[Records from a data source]
+===+
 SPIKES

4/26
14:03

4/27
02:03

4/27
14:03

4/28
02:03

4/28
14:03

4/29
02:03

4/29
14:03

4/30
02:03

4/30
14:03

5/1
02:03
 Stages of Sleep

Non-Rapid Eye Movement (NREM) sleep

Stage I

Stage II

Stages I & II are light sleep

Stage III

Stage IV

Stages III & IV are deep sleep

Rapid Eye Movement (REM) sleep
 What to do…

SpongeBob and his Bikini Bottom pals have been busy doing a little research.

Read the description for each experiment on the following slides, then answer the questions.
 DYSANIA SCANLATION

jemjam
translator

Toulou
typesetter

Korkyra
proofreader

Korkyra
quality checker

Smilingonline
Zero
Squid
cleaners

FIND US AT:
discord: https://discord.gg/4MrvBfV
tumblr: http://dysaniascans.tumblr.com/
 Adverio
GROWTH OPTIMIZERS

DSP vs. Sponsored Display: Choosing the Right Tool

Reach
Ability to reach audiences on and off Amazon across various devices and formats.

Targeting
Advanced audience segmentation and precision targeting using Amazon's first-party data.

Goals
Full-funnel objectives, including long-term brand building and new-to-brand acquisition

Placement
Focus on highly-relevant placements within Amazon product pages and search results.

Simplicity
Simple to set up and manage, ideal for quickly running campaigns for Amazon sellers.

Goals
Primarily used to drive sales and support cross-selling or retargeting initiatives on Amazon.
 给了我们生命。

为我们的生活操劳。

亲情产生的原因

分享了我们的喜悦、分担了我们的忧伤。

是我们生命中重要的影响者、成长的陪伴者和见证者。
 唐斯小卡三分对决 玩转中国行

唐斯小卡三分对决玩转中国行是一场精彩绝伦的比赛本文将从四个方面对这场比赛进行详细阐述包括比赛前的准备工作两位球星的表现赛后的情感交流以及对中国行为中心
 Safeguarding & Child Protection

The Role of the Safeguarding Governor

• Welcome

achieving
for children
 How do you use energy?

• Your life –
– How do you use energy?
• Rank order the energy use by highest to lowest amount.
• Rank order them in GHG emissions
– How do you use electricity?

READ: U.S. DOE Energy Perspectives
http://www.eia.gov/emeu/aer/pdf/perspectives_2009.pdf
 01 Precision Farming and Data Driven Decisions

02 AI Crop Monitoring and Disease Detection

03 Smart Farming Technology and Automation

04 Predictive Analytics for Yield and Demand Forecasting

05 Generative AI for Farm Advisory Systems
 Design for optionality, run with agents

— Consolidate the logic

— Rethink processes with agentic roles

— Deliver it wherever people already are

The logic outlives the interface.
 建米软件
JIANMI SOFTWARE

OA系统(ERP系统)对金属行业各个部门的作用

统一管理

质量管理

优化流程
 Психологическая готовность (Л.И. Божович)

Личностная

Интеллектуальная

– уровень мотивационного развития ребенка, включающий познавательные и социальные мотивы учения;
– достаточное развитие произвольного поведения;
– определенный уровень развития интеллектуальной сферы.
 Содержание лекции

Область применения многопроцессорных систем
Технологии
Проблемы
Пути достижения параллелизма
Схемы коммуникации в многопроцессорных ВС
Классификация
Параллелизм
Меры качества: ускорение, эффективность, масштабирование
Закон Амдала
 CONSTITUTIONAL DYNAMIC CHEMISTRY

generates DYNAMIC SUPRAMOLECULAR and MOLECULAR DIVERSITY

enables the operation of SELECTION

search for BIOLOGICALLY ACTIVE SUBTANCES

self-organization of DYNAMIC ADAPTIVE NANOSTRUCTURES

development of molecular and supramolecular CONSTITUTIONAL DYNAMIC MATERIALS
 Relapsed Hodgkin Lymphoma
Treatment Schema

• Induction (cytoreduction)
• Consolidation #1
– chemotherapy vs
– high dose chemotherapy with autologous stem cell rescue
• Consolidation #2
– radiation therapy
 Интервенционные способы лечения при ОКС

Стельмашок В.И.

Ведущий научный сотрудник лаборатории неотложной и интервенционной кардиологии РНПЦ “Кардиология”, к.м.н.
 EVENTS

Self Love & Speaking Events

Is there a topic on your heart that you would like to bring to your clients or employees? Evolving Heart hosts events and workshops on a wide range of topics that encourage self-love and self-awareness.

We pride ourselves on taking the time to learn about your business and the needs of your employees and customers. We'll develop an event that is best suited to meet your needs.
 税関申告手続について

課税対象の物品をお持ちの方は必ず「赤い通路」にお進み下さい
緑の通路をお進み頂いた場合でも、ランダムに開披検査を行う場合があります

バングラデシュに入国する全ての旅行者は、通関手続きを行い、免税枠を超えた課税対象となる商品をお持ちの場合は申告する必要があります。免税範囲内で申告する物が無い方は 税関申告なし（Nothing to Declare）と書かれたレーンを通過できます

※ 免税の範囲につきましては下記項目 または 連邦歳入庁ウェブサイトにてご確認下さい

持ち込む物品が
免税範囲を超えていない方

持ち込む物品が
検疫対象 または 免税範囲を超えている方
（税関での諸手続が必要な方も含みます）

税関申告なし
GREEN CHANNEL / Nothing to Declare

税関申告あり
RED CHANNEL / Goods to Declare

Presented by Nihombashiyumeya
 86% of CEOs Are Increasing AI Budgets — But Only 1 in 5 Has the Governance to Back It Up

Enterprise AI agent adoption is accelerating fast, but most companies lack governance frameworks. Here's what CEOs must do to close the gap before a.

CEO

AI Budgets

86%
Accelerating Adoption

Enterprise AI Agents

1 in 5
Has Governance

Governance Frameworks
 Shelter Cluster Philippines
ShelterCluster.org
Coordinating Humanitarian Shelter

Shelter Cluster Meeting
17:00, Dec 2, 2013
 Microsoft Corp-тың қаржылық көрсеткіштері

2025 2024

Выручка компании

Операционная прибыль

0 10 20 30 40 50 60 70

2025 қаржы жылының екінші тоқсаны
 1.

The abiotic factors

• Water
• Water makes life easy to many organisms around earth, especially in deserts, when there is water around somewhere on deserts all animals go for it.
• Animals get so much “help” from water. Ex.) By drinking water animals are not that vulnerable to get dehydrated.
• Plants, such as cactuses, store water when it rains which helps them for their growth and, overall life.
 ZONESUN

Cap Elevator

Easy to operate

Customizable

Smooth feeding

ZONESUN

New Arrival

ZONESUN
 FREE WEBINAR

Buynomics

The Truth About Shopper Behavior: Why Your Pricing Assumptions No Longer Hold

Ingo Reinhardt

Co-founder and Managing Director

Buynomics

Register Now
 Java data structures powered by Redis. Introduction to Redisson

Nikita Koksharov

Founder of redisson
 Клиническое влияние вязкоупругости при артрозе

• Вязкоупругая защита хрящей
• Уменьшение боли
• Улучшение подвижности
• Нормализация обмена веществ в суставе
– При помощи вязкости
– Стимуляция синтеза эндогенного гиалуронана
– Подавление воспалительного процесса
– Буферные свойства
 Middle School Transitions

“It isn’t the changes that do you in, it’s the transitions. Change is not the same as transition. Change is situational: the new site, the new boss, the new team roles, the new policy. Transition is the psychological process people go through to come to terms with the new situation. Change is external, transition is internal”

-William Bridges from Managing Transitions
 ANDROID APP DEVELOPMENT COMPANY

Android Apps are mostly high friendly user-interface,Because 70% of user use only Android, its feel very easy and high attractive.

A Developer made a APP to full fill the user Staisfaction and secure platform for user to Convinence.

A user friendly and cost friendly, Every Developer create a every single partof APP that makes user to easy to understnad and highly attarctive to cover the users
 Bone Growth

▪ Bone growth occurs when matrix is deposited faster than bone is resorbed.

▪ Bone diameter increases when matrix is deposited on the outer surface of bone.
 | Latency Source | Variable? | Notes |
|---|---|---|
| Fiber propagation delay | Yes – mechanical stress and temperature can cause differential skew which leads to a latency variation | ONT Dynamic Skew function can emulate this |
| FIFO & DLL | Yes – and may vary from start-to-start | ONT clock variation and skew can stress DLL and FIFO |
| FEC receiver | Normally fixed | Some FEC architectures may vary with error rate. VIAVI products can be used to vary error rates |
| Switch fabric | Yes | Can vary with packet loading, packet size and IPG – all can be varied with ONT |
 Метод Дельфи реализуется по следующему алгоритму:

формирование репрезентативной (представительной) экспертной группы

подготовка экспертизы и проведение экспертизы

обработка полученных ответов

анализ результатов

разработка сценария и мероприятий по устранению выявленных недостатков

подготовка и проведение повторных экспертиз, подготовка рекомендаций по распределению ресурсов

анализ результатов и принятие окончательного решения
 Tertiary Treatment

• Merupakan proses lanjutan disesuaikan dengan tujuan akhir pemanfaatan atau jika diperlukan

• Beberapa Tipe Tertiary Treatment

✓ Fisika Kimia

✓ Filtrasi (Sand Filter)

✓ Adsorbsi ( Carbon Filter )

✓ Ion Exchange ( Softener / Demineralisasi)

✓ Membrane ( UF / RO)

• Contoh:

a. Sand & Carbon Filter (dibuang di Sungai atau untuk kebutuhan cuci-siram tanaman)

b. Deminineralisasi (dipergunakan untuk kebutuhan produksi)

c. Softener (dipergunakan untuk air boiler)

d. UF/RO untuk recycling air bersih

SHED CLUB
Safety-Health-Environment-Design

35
+===+
» Exercise directions: Which lines of the records above hold the word "deposited"? Copy each of them.

» Output:
▪ Bone growth occurs when matrix is deposited faster than bone is resorbed.
▪ Bone diameter increases when matrix is deposited on the outer surface of bone.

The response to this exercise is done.